Hawkwood’s Sword
1368. Fourteenth-century Europe is shattered by plague, and old principalities are fracturing. Spain, France, England are preparing for war. In Italy, the Pope and the Visconti princes are battling for supremacy. This is the age of the condottieri, professional military leaders, like Sir John Hawkswood, who sell their services to the highest bidder. Sir William Gold, once a follower of Hawkswood, is now working freelance, hoping for fame and fortune. He tells his story to Chaucer, who was in France at the time.
Hawkswood’s Sword is the fifth in Cameron’s Chivalry series, and I must be honest and say that for the first three chapters I floundered. I hadn’t a clue what was going on, and there were far too many characters. I nearly stopped reading. What it really needs is a ‘The Story so Far’ preface which includes bits of necessary history, or, possibly a cast list, telling the reader who is who.
Fortunately, I read on, and the fog lifted; I gradually realized that I knew what was happening and then, the characters came to life. Furthermore, I really enjoyed the fact that, unlike most books of this genre (men fighting), there are real women who have genuinely important roles and whose characters aren’t just there for sex or bit parts.

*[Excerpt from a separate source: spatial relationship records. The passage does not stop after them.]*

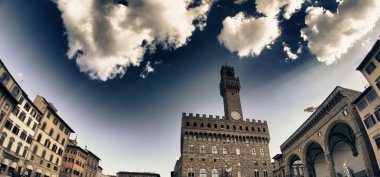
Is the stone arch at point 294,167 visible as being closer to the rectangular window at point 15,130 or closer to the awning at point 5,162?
the awning at point 5,162

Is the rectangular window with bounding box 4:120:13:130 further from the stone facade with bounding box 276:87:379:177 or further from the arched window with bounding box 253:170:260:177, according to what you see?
the stone facade with bounding box 276:87:379:177

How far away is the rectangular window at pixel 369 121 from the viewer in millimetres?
25487

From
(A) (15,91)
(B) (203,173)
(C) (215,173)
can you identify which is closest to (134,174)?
(B) (203,173)

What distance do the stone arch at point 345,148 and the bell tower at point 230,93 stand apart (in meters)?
21.7

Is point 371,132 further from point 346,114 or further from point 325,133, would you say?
point 325,133

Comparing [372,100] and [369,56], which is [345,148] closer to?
[372,100]

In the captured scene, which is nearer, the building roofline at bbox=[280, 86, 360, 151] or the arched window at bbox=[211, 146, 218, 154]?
the building roofline at bbox=[280, 86, 360, 151]

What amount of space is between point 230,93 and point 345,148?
1087 inches

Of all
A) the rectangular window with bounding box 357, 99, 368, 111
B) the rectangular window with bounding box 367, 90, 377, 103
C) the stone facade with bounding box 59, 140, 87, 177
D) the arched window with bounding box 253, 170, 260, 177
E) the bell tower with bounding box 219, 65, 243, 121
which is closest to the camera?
the rectangular window with bounding box 367, 90, 377, 103

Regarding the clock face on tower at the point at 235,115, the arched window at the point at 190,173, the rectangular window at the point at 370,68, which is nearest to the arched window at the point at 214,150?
the arched window at the point at 190,173

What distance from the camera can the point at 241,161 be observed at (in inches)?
1927

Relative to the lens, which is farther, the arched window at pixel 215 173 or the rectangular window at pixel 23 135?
the arched window at pixel 215 173

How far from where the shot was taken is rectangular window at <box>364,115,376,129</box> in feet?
83.6

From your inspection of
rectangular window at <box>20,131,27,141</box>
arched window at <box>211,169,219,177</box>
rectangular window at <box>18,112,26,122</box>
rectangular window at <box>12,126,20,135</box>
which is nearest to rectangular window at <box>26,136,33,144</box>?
rectangular window at <box>20,131,27,141</box>
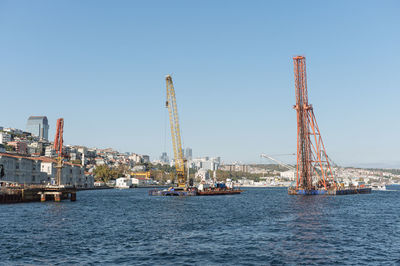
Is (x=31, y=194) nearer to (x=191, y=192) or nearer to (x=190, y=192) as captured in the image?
(x=190, y=192)

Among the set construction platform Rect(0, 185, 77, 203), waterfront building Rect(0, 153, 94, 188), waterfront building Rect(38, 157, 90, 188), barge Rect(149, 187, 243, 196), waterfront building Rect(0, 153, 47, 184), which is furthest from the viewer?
waterfront building Rect(38, 157, 90, 188)

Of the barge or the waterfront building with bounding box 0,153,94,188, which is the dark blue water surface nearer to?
the waterfront building with bounding box 0,153,94,188

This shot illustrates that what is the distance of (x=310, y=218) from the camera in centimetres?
6056

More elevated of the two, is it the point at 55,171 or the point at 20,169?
the point at 20,169

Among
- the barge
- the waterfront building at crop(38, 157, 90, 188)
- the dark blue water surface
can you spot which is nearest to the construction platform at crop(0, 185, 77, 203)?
the dark blue water surface

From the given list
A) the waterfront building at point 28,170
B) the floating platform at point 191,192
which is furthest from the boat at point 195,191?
the waterfront building at point 28,170

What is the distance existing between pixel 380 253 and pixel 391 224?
23731 millimetres

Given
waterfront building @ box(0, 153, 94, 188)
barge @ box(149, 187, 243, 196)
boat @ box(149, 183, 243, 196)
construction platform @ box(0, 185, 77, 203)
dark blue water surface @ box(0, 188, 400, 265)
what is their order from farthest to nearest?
boat @ box(149, 183, 243, 196) → barge @ box(149, 187, 243, 196) → waterfront building @ box(0, 153, 94, 188) → construction platform @ box(0, 185, 77, 203) → dark blue water surface @ box(0, 188, 400, 265)

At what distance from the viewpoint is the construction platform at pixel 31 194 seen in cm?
8681

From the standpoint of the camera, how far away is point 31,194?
9412 cm

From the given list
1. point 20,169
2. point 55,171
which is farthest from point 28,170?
point 55,171

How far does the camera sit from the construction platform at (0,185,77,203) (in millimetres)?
86812

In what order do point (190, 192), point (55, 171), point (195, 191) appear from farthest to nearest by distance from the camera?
point (55, 171)
point (195, 191)
point (190, 192)

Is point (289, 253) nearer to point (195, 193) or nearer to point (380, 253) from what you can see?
point (380, 253)
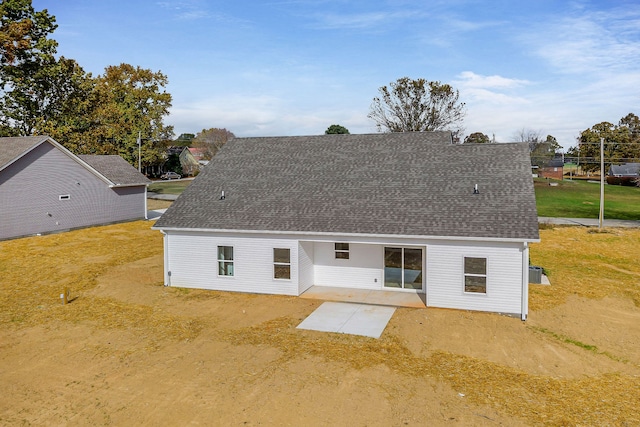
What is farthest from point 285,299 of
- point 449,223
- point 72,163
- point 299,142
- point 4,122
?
point 4,122

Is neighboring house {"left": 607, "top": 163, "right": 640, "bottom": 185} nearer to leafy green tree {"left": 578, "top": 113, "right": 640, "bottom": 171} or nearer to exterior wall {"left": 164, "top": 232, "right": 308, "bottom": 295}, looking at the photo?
leafy green tree {"left": 578, "top": 113, "right": 640, "bottom": 171}

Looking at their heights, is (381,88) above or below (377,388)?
above

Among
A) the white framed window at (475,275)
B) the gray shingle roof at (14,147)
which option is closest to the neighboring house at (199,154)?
the gray shingle roof at (14,147)

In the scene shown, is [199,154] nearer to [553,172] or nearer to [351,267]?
[553,172]

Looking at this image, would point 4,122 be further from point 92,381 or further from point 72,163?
point 92,381

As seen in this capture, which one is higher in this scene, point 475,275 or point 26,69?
point 26,69

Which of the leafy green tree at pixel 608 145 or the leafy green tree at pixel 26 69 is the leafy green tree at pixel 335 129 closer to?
the leafy green tree at pixel 26 69

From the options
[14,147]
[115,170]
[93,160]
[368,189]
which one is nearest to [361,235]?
[368,189]

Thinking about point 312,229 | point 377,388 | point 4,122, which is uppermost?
point 4,122
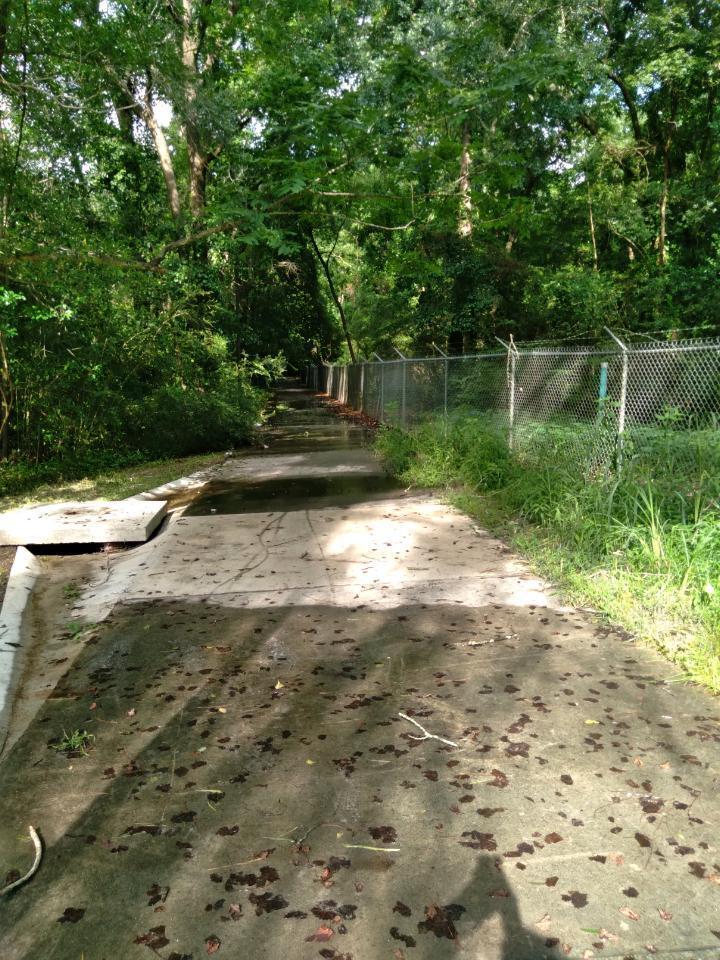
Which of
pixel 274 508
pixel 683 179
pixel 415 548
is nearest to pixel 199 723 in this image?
pixel 415 548

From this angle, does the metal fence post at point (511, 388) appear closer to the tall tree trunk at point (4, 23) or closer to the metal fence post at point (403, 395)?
the metal fence post at point (403, 395)

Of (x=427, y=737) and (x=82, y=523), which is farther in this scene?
(x=82, y=523)

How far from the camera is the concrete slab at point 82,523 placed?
6.95 m

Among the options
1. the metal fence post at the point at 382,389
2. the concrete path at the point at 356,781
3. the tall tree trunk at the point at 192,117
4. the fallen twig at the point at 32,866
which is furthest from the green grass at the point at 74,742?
the metal fence post at the point at 382,389

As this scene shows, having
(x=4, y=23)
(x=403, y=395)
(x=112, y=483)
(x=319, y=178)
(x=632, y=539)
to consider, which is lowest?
(x=112, y=483)

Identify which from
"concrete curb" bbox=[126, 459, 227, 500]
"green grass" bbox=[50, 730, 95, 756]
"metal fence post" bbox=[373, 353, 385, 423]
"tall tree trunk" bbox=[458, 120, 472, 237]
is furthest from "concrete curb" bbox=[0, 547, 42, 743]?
"metal fence post" bbox=[373, 353, 385, 423]

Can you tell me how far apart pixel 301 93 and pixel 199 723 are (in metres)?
10.3

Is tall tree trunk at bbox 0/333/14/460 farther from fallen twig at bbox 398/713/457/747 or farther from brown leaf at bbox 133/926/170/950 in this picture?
brown leaf at bbox 133/926/170/950

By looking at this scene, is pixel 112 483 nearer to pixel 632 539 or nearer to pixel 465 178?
pixel 465 178

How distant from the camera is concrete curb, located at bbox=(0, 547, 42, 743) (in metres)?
4.03

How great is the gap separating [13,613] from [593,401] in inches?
272

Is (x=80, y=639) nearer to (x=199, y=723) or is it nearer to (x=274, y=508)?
(x=199, y=723)

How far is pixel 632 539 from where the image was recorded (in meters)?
5.27

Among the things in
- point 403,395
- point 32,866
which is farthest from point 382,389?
point 32,866
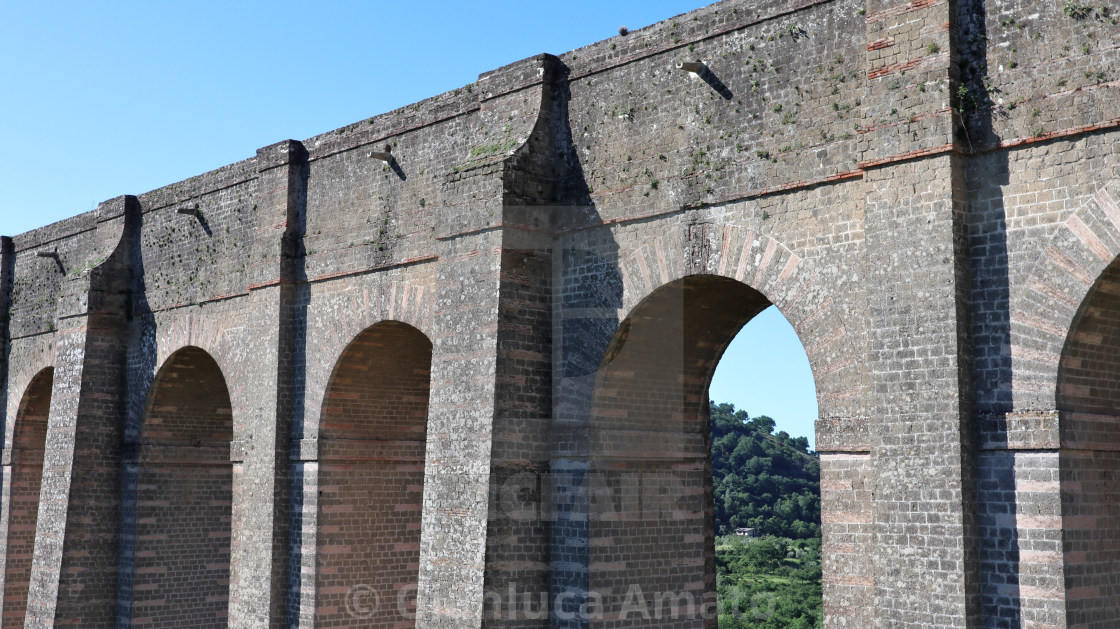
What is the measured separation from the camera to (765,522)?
178 feet

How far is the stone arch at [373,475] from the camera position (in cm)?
1348

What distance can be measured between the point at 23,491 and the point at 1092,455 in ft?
59.5

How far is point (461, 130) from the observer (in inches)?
491

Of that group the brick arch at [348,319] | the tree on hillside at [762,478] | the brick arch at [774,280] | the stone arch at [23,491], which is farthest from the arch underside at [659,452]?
the tree on hillside at [762,478]

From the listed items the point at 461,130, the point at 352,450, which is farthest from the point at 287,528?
the point at 461,130

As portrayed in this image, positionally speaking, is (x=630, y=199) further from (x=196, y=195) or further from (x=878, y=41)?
(x=196, y=195)

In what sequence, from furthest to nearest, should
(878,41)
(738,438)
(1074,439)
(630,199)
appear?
(738,438), (630,199), (878,41), (1074,439)

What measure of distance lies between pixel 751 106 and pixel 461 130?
3757mm

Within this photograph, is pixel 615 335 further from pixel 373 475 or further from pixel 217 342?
pixel 217 342

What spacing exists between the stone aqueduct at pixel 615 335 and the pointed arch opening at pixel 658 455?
38 millimetres

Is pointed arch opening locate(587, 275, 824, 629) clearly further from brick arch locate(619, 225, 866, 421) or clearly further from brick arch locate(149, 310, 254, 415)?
brick arch locate(149, 310, 254, 415)

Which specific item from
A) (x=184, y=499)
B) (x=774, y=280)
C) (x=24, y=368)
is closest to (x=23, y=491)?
(x=24, y=368)

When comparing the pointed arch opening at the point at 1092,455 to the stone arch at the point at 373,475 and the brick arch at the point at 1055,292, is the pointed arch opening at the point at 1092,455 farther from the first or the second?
the stone arch at the point at 373,475

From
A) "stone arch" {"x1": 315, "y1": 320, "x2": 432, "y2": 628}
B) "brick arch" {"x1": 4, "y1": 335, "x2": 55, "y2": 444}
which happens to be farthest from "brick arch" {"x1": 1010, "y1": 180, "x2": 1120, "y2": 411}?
"brick arch" {"x1": 4, "y1": 335, "x2": 55, "y2": 444}
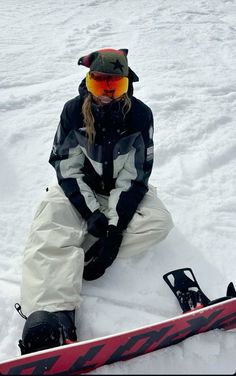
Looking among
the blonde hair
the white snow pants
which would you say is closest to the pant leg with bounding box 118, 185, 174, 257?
the white snow pants

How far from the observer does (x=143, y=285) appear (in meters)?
2.79

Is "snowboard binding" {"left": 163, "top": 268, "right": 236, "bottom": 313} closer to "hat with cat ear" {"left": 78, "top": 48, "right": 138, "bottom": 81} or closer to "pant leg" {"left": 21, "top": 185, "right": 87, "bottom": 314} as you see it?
"pant leg" {"left": 21, "top": 185, "right": 87, "bottom": 314}

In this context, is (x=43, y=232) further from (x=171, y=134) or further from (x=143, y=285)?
(x=171, y=134)

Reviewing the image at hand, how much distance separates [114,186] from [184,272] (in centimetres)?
77

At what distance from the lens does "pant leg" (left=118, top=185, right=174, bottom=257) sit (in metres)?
2.80

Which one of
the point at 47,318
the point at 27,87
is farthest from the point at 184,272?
the point at 27,87

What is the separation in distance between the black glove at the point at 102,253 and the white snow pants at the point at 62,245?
8 centimetres

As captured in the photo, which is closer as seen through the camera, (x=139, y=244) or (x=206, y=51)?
(x=139, y=244)

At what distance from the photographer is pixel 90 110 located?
8.98 ft

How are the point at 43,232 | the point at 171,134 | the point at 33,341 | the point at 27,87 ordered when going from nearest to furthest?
the point at 33,341 < the point at 43,232 < the point at 171,134 < the point at 27,87

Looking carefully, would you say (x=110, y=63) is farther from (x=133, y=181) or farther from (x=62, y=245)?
(x=62, y=245)

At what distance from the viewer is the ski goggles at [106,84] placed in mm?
2584

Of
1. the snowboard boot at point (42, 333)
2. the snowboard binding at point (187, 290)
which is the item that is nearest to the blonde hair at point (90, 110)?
the snowboard binding at point (187, 290)

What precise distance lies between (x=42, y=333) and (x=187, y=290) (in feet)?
3.24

The female characters are ordinary women of a certain age—often attached to the church in some way (no bimbos here)—and they knew how to get things done.
The result, for me, was that the book suddenly became fully 3-D and in colour; rather than being a male-only fantasy story, full of bulging muscles, violence, and blood. I’ve read and reviewed a number of Cameron’s historical novels, and Hawkswood’s Sword strikes me as being a new development in his writing—and I like it.